Además, al pasar a nuestra fracción de la Duma, el camarada otzovista comienza con una premisa: «La culminación natural del partido, su representante, por así decirlo, diplomático, es la fracción de la Duma». Esto es incorrecto. El autor exagera la importancia y el papel de la fracción. El autor enaltece este papel desmedidamente a la manera menchevique –¡no en vano, por lo visto, se dice que los extremos se tocan! Los mencheviques, a partir de la idea de que la fracción es la «culminación» del partido, deducen la necesidad de adaptar el partido a la fracción. Los otzovistas, a partir de la idea de que la fracción es la «culminación» del partido, deducen que es ruinoso para el partido una «culminación» tan mala. La premisa es incorrecta en ambos casos. Jamás y bajo ninguna circunstancia, ni siquiera en la más «ideal» república burguesa democrática, consentirá la socialdemocracia revolucionaria reconocer en su fracción parlamentaria ni la «culminación natural» del partido ni su «representante diplomático». Es una idea errónea de raíz. Nosotros no enviamos diputados a las instituciones representativas burguesas y burguesas-centurionegristas para la diplomacia, sino para una modalidad especial de actividad partidaria auxiliar, para la agitación y la propaganda desde una tribuna especial. Incluso con el derecho electoral democrático «ideal», la fracción parlamentaria del partido obrero llevará siempre en sí ciertas huellas de la influencia del entorno burgués general de las elecciones, por ejemplo, será siempre más «intelectual» que el partido en su conjunto, y por eso jamás reconoceremos a la fracción como «culminación» del partido. La fracción no es el estado mayor (si es lícito emplear, junto a la comparación «diplomática» del autor, la comparación «militar»), sino más bien un destacamento de trompeteros en un caso y de exploradores en otro, o una de las organizaciones de un «arma» auxiliar.

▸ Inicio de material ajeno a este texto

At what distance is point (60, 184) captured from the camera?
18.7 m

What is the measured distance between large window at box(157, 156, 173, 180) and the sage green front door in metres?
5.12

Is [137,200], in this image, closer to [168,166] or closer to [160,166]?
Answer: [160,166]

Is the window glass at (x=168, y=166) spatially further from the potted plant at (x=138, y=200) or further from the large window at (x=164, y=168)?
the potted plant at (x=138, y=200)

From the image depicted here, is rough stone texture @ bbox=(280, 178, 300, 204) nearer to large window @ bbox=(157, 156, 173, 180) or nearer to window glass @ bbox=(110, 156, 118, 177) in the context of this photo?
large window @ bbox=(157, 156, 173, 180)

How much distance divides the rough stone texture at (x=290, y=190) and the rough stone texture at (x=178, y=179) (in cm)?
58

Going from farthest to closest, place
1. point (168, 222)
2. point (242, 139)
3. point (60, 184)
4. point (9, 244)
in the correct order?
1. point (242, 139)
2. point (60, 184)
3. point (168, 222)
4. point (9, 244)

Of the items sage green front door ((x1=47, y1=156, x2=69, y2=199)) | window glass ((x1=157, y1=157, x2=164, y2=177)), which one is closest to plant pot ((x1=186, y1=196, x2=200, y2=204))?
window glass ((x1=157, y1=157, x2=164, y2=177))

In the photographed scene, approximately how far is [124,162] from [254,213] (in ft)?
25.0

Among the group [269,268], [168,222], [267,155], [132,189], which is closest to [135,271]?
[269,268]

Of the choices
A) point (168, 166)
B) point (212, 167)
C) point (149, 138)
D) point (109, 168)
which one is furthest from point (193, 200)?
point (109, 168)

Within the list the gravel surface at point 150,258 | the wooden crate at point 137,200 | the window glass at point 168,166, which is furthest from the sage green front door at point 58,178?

El camarada otzovista ha convertido a la fracción de organización auxiliar del partido en «culminación» del partido para, exagerando la importancia de la fracción, atribuir un carácter radicalmente falso a la actividad de ese destacamento nuestro que ha sido enviado a la Duma burguesa centurionegrista.

Pero es posible que el autor no insistiera en esa «culminación». En otro lugar de su artículo, él mismo dice acertadamente: «Uno de los motivos principales que impulsaron al partido a participar en las elecciones fue la esperanza en el papel propagandístico y agitador de la tribuna de la Duma». Esto es justo, y la objeción del autor contra este justo planteamiento muestra de forma especialmente palpable su falta de razón: «La realidad, sin embargo, ha mostrado –escribe– que la agitación en la III Duma se reduce a cero, en primer lugar, por la composición del propio grupo, en segundo lugar, por la completa indiferencia de las masas hacia todo lo que sucede entre los muros del Palacio Táuride».

Empecemos por el final del análisis de este planteamiento, extraordinariamente rico en errores. La agitación se reduce a cero gracias a la completa indiferencia de las masas hacia todo lo que sucede en la Duma. ¿Qué es esto? ¿Cómo es esto? ¡Resulta, según esta monstruosa lógica, que habrá que «revocar» no a la fracción, sino a las «masas» por su «indiferencia»! Porque en la Duma se lleva a cabo, como todos sabemos perfectamente, la política de la autocracia, la política de apoyo al zarismo por parte del terrateniente centurionegrista y del gran capitalista octubrista, la política de servilismo ante el zarismo del liberal demócrata constitucionalista charlatán. Ser indiferente «hacia todo lo que sucede entre los muros del Palacio Táuride» significa ser indiferente hacia la autocracia, hacia toda la política interior y exterior de la autocracia. El autor ha vuelto a razonar en un espíritu de menchevismo al revés. «Si las masas son indiferentes, también los socialdemócratas deben ser indiferentes». Pero nosotros somos un partido que conduce a las masas hacia el socialismo, y no uno que va detrás de cada giro del estado de ánimo o de la decadencia del estado de ánimo de las masas. Todos los partidos socialdemócratas han vivido en ocasiones la apatía de las masas o su entusiasmo por algún error, por alguna moda (chovinismo, antisemitismo, anarquismo, boulangismo, etc.), pero jamás los socialdemócratas revolucionarios consecuentes se dejan llevar por cualquier giro del estado de ánimo de las masas. Se puede y se debe criticar la mala política de los socialdemócratas en la III Duma, cuando practican allí una mala política, pero decir que la agitación se reduce a cero gracias a la completa indiferencia de las masas significa razonar de manera no socialdemócrata.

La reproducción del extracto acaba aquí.